Nota - Questo comunicato è stato pubblicato integralmente come contributo esterno. Questo contenuto non è pertanto un articolo prodotto dalla redazione di IlPiacenza

“Effettuare di concerto con gli altri enti locali e gli Organi di polizia, una ricognizione di tutti i luoghi di culto o aggregazione riconducibili alla religione islamica presenti sul territorio regionale”. Questa la richiesta avanzata dal gruppo della Lega Nord nell’aula del Consiglio Regionale dell’Emilia Romagna con una risoluzione indirizzata alla giunta. 

“Alla giunta – spiega Stefano Bargi, presentatore della risoluzione in Aula -, abbiamo chiesto anche di sospendere ogni tipo di finanziamento, contributo e patrocinio a favore delle organizzazioni islamiche e di subordinare qualsiasi atto autorizzativo in materia urbanistica alla presenza, all’interno dei rispettivi statuti delle associazioni islamiche, della tutela dei principi fondamentali di libertà di espressione e di pensiero”. 

“Richieste – che purtroppo non sono arrivate alla Giunta visto che le forze politiche di centrosinistra hanno preferito non guardare quello che accade attorno in noi in questo momento e hanno votato contro il nostro documento.

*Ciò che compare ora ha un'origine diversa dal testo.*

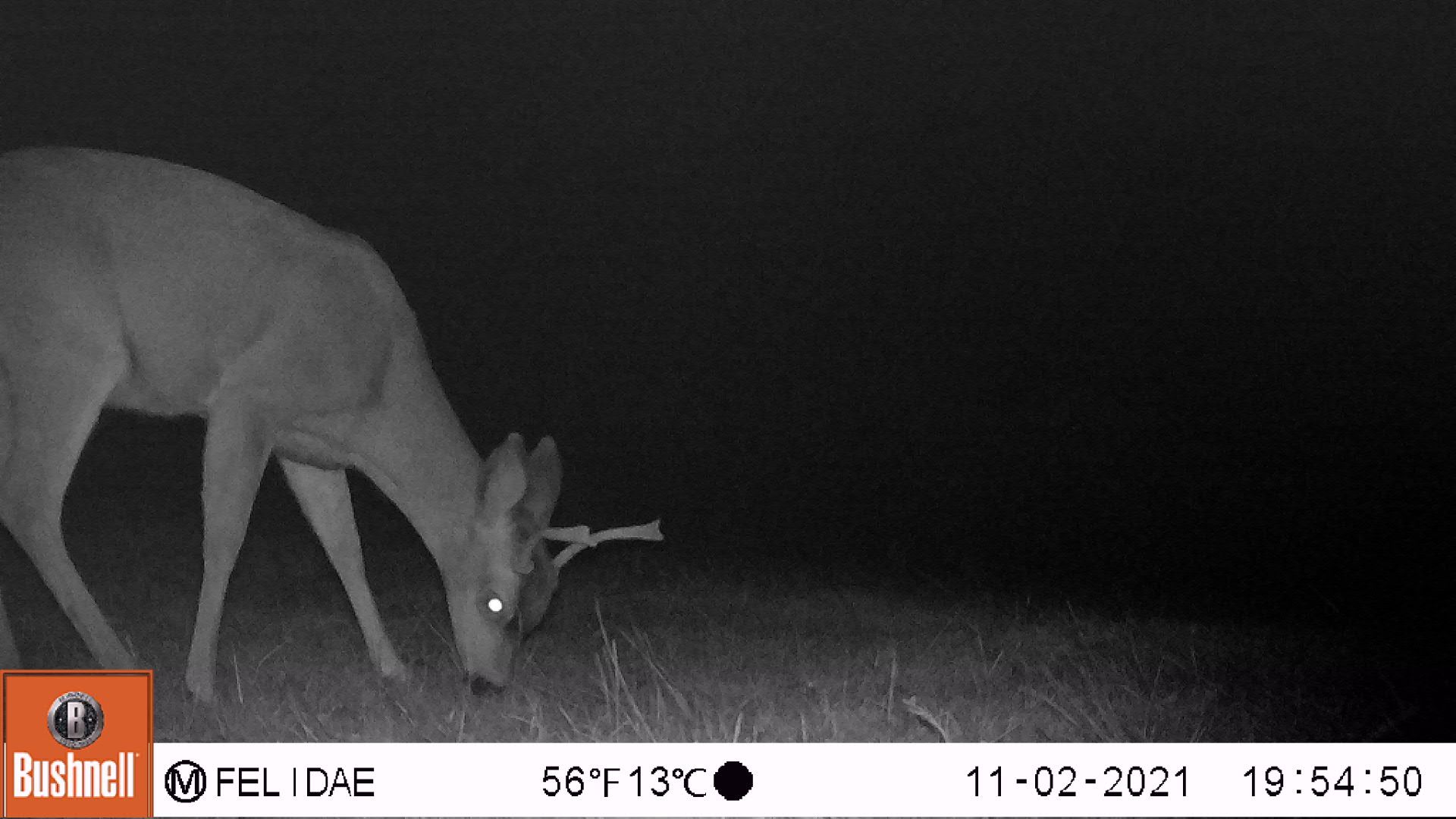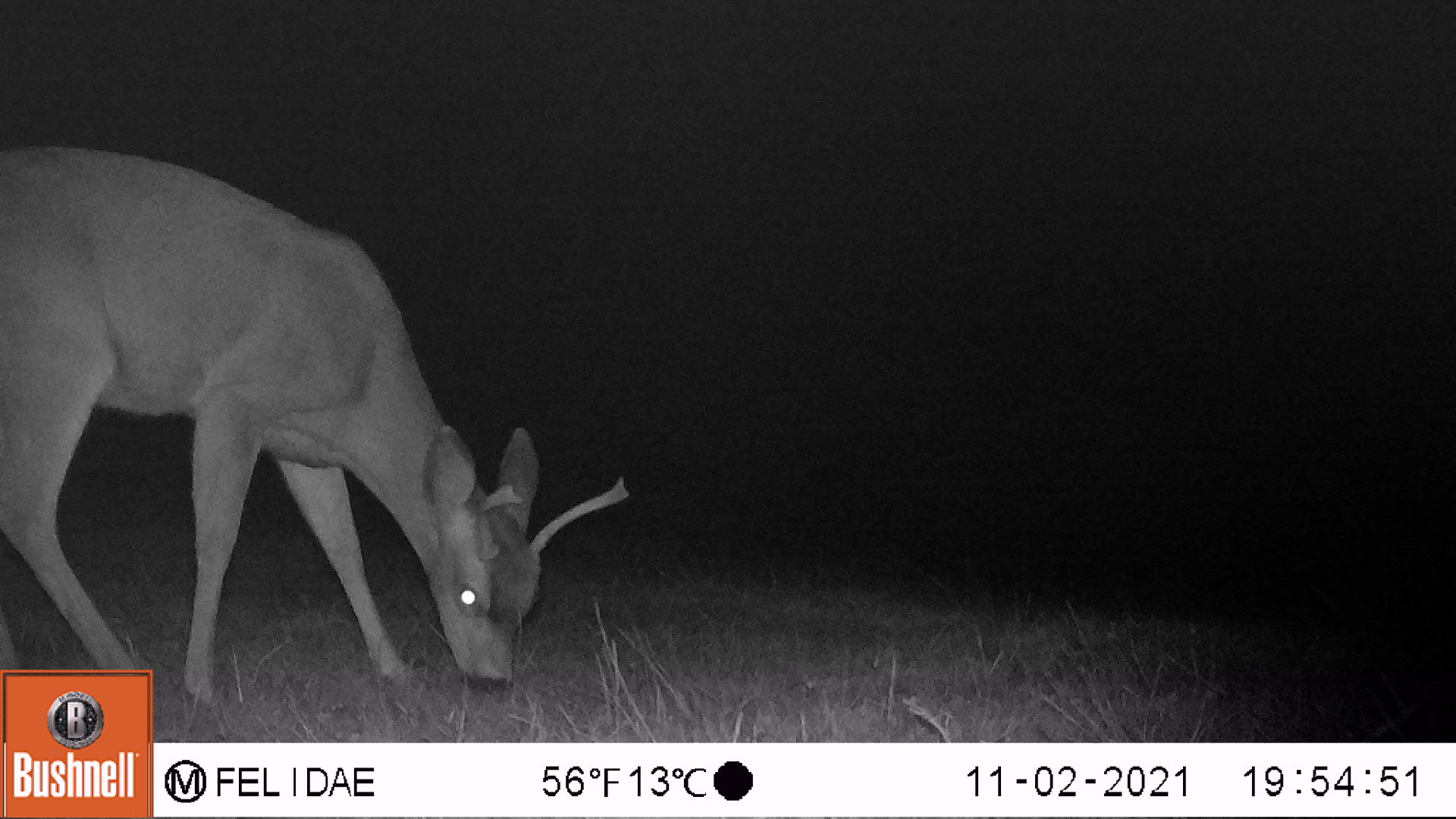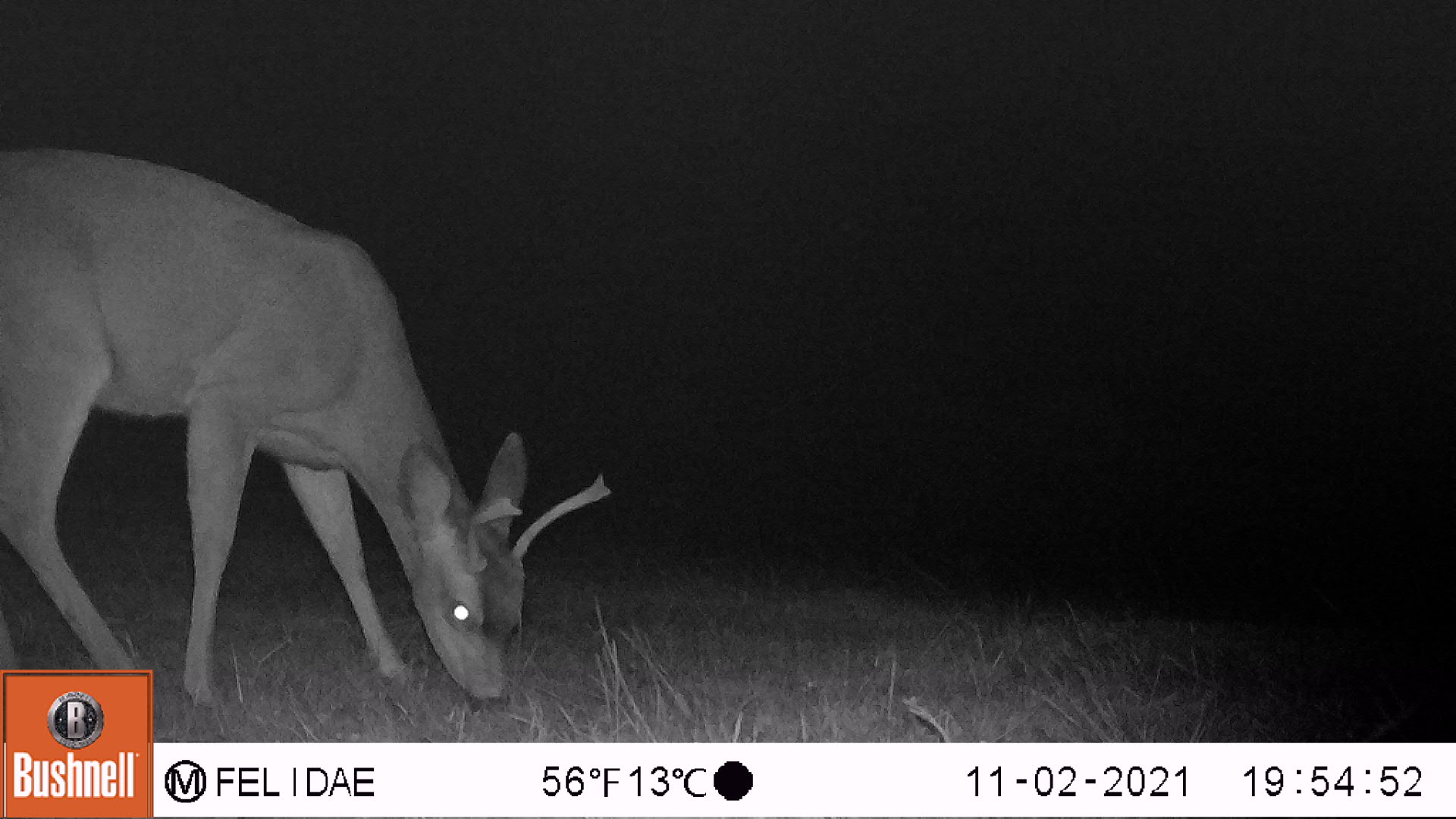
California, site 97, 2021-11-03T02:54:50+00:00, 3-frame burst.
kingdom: Animalia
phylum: Chordata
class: Mammalia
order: Artiodactyla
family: Cervidae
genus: Odocoileus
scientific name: Odocoileus hemionus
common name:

Eppure – attacca Bargi – già da anni proliferano nella nostra Regione moschee e luoghi di culto islamici spesso mascherati da associazioni culturali o ricreative. Numerose indagini dell’unità anti-terrorismo hanno in più occasioni sgominato cellule jihadiste che operavano all’interno di moschee, sale di preghiera, centri culturali islamici e altri centri di aggregazione”. 

“Anche in questa occasione – tuona compatto il gruppo regionale della Lega Nord -, la nostra regione ha perso un’importante occasione. Quella di dimostrarsi, almeno per una volta dalla parte della nostra gente. E invece ancora una volta ha prevalso l’atteggiamento finto buonista di chi continua a fingere di non vedere quello che accade accanto a noi. Ma non è mettendo la testa sotto la sabbia che risolveremo iproblemi. Questa era l’occasione giusta per prendere finalmente una posizione a favore della nostra gente e monitorare con attenzione quante sono, cosa fanno e come usano i soldi, tutte quelle strutture che a diverso titolo continuano  ricevere finanziamenti privati, non si sa a quale scopo. Non vorremmo – concludono – che si debba aspettare la strage come a Parigi per alzare finalmente la testa”.